Landkreis - Der Landkreis Oldenburg will die Biogasanlagen hinsichtlich der wasserrechtlichen Anforderungen noch intensiver unter die Lupe nehmen. Dabei sollen auch die umliegenden Äcker, Flüsse und Bäche kontrolliert werden. Grund sind die fünf im Vorjahr „nach Wasserrecht“ geprüften Anlagen, die laut Kreisverwaltung alle Mängel aufwiesen.

Sämtliche Mängel seien auf individuelle Fehler der Betreiber zurückzuführen. So seien Silageplatten überfüllt gewesen. Schmutz- und Silagesickerwasser sei in eine Mulde gepumpt worden. Von dort gelangte es ins Oberflächengewässer. In einem anderen Fall sei ein Rohr durch einen Wall verlegt worden und belastetes Wasser ins Oberflächenwasser gelangt. Bei drei von fünf Anlagen seien Abwasserpilze im Fließgewässer gefunden worden.

Ob auf die Biogasanlagenbetreiber ein Bußgeld zukommt, wird nach Abschluss des Verfahrens geprüft.

Insgesamt hat der Landkreis im Vorjahr 55 der 79 Biogaslagen (70 Prozent) überprüft, 48 davon vor Ort, elf ohne Ankündigung. Dabei seien 16 geringe technische Mängel festgestellt worden.

Die 79 Biogasanlagen verteilen sich auf alle acht Kommunen im Landkreis. In der Gemeinde Großenkneten stehen die meisten (18), gefolgt von Dötlingen (15).


Hartmut Schlepps, Präsident des niedersächsischen Landvolks, bezeichnete gegenüber dem NDR die bemängelten Anlagen als Einzelfälle. Missstände wie in diesem Fall und mögliche Folgen für die Natur wären selbst bei angekündigten Kontrollen aufgefallen, weil sie vom Landwirt nicht so schnell zu beseitigen wären. Die überwiegende Mehrzahl der insgesamt 1500 Anlagen in Niedersachsen sei in Ordnung, so Schlepps weiter. Wenn wirklich Gewässer verunreinigt worden wären, dann sei das aber eine Straftat und nicht zu entschuldigen. Er setzt auch weiterhin auf angekündigte Kontrollen, wenn keine besonderen Anlässe wie eine Gefahrenabwehr vorliegen.

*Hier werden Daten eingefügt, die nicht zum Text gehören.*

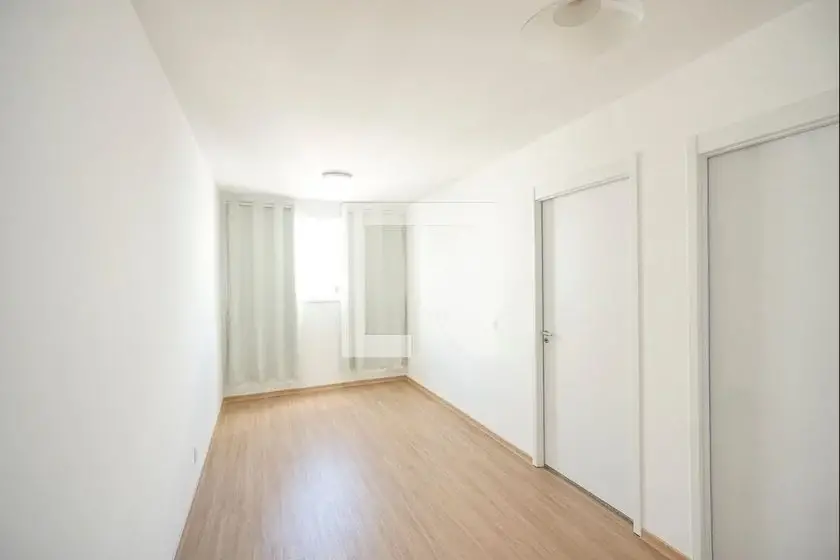 Foto 1 de Apartamento com 1 Quarto para alugar, 26m² em Móoca, São Paulo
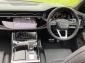 4.0 TFSI V8 Vorsprung Tiptronic quattro (s/s) 5dr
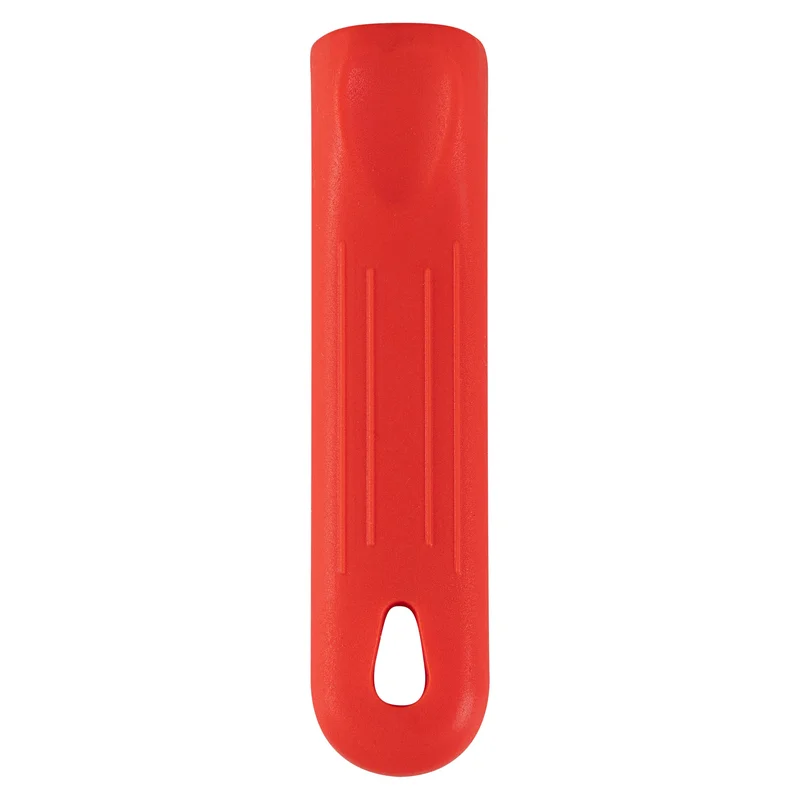 restaurantware2169514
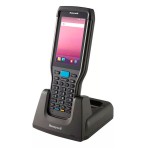 Терминал сбора данных Honeywell ScanPal EDA60K Терминал сбора данных Honeywell ScanPal EDA60K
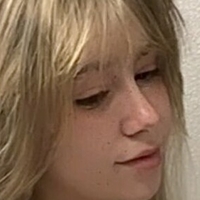 kittieri Desnuda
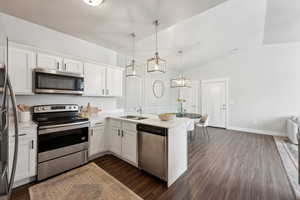 Photo 12 of 1834 W NEWCASTLE LN #304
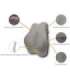 Shape&Rest memory lumbar pillow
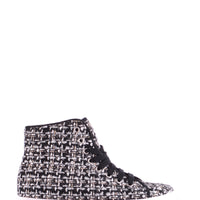 Jc Play By Jeffrey Campbell Women Sneakers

In den Anlagen wird Biomasse, meist nachwachsende Rohstoffe und tierische Exkremente, zu Biogas und Energie umgewandelt. In Deutschland gibt es rund 8000 Biogasanlagen. Vor zehn Jahren waren es etwa 3800.

Nach Darstellung des Landkreises laufen die Vergütungsvereinbarungen nach dem Erneuerbare-Energien-Gesetz für Biogasanlagen aus. Es sei damit zu rechnen, dass Betreiber nicht mehr in Altanlagen investierten und Anlagen auf „Verschleiß“ gefahren würden. Die Anforderungen an die Überwachungsbehörden würden damit steigen.